On the other hand, proposals to medicalize female genital mutilation have been soundly rejected by womens groups. Womens human rights organizations have refuted arguments that girls and women undergoing genital cutting would be better protected from its health risks and physical trauma if it was performed in hospitals under trained medical supervision. Although policies and programs that medicalize female genital mutilation may reduce some injury and infection, womens groups have stressed that these policies and programs do not address or end the abuse of womens human rights represented by the very institutionalization of this unnecessary and mutilating surgery in a medical context.
This feels like a nonsequitor. FGM is unncessary mutilation performed by adults to minors. If an adult woman wanted her clitoris removed and her labia stitched up, besides pondering her mental health she's quite capable of making that decision for herself. Comparing it to prostitution doesn't make sense here.
The same is true with current attempts to medicalize prostitution. No action will stabilize the sex industry more than legitimating prostitution through the health care system. If medical personnel are called upon to monitor women in prostitution, as part of "occupational health safety," we will have no hope of eradicating the industry.
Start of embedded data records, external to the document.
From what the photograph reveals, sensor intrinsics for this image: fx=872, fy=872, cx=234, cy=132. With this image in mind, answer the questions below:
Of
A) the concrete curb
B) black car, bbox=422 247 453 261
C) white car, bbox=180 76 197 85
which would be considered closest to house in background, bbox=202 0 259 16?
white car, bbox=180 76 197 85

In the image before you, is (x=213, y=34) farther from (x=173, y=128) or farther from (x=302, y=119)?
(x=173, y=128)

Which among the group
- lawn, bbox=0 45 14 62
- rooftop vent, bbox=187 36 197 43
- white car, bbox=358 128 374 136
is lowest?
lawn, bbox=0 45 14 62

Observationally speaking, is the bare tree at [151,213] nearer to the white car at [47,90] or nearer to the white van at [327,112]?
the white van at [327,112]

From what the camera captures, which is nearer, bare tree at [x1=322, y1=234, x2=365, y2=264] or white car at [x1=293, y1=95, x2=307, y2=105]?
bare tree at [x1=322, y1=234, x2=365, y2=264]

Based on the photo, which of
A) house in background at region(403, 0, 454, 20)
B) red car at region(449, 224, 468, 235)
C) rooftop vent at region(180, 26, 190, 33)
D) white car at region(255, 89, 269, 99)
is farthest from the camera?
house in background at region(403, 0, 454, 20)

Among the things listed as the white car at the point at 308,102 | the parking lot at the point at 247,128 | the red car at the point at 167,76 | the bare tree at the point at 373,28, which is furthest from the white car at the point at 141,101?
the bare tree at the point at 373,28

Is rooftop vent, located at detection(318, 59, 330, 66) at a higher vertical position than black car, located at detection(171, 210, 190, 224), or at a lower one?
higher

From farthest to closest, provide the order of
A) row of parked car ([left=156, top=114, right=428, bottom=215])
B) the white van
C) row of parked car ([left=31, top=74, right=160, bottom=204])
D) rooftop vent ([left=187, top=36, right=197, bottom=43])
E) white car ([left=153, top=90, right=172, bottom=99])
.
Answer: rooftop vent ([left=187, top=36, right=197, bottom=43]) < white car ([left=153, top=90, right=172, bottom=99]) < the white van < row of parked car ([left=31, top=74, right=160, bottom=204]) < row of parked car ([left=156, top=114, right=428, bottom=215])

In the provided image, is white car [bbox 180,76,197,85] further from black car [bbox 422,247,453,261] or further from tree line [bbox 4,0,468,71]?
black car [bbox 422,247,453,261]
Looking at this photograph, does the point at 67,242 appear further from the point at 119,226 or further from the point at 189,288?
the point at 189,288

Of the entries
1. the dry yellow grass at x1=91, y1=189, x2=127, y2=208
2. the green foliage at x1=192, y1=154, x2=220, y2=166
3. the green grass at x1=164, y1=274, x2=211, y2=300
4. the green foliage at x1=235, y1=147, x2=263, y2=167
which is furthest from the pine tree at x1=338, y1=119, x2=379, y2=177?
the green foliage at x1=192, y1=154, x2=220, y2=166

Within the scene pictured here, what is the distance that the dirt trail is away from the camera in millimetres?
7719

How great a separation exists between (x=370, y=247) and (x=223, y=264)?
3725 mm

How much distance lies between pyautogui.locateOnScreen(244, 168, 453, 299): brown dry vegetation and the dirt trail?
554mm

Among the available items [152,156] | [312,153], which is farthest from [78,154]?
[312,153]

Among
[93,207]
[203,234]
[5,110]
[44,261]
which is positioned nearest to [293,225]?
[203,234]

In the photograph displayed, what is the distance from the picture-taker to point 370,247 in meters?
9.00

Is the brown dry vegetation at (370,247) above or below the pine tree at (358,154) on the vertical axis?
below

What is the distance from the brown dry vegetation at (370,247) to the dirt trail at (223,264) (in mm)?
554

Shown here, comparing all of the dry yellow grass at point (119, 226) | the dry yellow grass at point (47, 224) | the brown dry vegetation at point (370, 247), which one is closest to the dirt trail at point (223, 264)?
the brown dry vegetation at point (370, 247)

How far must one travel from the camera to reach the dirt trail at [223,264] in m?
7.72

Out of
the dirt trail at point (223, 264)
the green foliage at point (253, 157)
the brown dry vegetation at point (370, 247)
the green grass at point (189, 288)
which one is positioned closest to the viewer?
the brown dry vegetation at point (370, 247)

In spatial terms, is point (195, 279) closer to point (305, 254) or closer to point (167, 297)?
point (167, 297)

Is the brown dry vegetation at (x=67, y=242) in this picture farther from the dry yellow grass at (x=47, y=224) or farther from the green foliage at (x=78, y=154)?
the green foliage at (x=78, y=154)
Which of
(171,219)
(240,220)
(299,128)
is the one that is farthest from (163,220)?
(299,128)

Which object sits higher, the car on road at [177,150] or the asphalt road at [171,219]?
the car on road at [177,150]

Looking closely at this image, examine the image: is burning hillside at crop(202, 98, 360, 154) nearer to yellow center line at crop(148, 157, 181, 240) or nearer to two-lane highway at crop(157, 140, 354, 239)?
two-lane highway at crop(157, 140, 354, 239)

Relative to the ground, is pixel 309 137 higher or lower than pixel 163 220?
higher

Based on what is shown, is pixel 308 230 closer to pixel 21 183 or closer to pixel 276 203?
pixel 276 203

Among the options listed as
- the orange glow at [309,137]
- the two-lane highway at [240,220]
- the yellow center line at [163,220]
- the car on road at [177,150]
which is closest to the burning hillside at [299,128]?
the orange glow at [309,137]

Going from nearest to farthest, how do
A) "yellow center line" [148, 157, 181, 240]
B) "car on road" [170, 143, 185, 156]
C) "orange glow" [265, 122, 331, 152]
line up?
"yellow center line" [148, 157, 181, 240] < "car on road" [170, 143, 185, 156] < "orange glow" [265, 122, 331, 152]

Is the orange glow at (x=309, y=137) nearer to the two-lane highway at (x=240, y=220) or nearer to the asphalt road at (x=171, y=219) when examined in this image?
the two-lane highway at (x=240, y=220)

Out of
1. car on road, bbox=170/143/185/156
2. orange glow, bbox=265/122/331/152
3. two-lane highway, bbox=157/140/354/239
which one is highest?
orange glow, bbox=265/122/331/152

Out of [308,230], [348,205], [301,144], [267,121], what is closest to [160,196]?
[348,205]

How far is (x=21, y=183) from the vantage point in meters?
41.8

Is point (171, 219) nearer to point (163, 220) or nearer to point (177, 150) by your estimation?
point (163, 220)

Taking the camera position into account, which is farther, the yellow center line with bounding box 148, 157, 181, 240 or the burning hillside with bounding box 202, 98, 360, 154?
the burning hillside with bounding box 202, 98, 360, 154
I'd argue there's no hope of eradicating it ever, quite frankly. Not going to eradicate any form of human behavior, only regulate it or punish it.
Furthermore, from a health perspective alone, it is inconceivable that medicalization of women in the industry will reduce infection and injury without concomitant medicalization of the male buyers.
A claim, but not backed up by anything.
Thus medicalization, which is rightly viewed as a consumer protection act for men rather than as a real protection for women, ultimately protects neither women nor men.
A conclusion that's not terribly supported.
As with other forms of violence against women, eradicating the health burden of prostitution entails addressing but going beyond its health effects. To address the health consequences of prostitution, the international human rights community must understand that prostitution harms women and that in addition to needing health services, women must be provided with the economic, social and psychological means to leave prostitution.
I agree that women who wish to leave prostitution should get help and women who are unwilling participants should OBVIOUSLY be given help rather than punished.
Until prostitution is accepted as violence against women and a violation of womens human rights, the health consequences of prostitution cannot be addressed adequately. Conversely, until the health burden of prostitution is made visible, the violence of prostitution will remain hidden.
I agree that it can be violence against women but that it is not necessarily so.